Saved data entries
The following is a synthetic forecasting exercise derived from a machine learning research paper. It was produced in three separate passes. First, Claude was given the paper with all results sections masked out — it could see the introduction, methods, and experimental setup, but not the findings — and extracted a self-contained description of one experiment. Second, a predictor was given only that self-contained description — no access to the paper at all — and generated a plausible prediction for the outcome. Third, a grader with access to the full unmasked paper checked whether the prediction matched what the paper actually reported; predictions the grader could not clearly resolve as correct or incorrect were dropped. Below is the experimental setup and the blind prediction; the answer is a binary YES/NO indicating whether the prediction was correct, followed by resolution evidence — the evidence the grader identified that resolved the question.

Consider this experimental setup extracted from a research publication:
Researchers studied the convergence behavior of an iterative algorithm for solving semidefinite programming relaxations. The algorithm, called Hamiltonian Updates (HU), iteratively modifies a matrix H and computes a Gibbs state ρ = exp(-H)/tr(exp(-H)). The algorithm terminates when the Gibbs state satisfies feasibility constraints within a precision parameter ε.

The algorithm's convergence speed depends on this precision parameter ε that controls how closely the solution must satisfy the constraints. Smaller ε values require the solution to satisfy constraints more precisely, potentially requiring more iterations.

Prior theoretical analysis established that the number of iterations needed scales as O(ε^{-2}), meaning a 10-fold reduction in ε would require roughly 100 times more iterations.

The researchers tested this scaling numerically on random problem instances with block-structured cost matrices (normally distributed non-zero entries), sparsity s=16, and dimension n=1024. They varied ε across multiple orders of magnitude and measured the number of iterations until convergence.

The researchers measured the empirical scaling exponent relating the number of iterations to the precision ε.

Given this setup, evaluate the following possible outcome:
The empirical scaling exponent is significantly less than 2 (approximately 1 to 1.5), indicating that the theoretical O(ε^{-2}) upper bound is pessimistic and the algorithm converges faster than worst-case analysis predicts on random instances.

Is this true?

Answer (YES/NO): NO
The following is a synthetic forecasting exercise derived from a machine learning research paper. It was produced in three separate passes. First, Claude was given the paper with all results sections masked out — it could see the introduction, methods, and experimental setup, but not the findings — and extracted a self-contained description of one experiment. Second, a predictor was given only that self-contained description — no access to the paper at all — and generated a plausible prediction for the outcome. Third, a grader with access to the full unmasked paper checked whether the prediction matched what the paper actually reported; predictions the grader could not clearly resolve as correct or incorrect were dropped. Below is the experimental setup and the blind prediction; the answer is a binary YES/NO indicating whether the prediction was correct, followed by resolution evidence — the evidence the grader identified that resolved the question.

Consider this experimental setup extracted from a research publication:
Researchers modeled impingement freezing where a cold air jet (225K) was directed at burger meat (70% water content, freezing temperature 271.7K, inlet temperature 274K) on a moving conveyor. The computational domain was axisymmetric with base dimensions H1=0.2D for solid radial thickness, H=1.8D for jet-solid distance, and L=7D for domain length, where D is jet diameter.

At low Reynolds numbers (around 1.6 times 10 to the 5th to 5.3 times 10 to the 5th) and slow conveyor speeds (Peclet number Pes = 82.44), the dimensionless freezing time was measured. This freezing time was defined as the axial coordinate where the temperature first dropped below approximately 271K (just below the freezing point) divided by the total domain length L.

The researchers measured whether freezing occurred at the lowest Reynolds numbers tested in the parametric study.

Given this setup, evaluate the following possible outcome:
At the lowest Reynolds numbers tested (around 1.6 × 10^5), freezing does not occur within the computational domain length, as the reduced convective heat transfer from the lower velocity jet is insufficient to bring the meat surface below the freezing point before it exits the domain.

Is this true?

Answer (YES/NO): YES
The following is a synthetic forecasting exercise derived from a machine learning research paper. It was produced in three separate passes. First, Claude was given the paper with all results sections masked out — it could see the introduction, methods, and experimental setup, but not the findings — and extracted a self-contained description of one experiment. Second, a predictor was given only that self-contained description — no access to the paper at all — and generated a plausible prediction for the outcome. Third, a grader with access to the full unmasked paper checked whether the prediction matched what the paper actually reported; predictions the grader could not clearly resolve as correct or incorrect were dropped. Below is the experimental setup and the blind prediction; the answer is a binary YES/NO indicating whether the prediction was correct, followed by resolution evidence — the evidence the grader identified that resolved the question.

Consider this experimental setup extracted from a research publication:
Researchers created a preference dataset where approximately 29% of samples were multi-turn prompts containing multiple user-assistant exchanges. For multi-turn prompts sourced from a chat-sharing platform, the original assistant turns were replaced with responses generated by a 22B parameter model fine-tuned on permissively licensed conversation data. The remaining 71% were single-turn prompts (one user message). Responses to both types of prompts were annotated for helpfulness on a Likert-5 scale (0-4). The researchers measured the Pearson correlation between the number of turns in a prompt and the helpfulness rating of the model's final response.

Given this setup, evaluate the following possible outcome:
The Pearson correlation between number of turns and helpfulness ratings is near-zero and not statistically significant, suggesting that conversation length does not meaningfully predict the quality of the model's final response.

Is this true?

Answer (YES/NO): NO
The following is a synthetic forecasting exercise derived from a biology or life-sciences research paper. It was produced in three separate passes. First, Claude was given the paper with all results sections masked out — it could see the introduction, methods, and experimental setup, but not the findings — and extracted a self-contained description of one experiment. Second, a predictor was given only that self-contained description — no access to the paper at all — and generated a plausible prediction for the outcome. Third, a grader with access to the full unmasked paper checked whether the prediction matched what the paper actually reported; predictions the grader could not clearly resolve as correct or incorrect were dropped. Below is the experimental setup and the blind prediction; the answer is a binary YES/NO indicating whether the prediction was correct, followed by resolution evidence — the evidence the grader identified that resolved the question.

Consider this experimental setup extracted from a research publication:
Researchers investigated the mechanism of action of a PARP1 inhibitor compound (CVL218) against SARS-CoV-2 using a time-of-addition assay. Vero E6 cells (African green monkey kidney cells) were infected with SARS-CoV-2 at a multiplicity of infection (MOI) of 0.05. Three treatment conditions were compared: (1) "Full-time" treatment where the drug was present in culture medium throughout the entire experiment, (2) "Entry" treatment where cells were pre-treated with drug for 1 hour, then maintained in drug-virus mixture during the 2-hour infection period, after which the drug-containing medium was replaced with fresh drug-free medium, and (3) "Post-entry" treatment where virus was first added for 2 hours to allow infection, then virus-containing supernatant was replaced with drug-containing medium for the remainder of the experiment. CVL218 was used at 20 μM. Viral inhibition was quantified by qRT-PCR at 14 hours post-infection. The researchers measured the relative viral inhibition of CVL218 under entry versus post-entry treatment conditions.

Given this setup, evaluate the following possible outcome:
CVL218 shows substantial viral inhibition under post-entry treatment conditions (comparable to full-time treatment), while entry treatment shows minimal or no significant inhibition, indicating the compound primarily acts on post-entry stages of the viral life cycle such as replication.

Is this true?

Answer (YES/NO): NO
* * *
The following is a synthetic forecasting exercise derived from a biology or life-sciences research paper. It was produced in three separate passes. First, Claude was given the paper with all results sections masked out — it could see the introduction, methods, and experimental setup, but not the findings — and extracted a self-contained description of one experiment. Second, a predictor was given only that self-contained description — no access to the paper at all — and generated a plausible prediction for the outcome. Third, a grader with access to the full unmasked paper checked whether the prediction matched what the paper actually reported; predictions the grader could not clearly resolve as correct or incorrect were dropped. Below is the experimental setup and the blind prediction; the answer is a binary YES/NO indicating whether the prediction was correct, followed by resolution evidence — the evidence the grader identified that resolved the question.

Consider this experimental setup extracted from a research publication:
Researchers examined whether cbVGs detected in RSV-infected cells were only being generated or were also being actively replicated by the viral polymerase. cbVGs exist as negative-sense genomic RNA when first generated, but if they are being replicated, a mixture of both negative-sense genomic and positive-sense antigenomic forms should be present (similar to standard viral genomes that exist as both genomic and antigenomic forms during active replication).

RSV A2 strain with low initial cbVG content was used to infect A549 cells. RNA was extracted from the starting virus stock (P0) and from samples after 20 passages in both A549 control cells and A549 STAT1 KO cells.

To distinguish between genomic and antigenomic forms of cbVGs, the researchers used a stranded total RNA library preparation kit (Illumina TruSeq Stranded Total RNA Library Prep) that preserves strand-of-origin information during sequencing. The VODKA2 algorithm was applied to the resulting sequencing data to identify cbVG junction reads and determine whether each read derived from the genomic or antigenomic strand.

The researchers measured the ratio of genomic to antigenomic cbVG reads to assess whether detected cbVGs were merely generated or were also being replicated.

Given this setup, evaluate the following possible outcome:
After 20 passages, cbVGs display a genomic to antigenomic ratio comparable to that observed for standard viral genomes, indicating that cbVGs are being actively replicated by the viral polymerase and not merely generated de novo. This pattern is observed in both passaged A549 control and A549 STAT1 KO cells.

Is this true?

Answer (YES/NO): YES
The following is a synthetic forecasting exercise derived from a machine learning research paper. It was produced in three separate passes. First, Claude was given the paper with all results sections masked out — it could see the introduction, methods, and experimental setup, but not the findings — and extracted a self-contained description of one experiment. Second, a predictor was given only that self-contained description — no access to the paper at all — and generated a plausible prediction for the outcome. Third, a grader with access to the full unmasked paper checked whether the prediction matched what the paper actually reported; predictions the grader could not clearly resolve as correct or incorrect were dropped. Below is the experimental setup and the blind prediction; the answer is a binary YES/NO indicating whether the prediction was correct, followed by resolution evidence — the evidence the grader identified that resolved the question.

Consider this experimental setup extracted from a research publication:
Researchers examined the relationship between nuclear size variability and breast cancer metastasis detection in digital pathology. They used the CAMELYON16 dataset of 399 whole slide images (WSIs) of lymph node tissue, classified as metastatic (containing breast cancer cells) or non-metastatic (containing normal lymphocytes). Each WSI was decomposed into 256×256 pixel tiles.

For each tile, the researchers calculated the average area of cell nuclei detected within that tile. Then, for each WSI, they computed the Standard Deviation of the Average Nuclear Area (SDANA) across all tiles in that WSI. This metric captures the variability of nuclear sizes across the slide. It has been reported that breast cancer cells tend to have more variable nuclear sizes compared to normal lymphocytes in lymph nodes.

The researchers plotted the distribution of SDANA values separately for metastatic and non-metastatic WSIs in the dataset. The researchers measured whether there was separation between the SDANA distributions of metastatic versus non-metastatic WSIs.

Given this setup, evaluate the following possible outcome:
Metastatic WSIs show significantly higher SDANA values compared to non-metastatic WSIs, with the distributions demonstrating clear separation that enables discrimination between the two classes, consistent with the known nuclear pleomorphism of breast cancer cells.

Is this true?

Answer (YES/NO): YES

Brief ▸
How many of the lines in the records above include the word "times"? State that number alone.

Exercise response ▸
2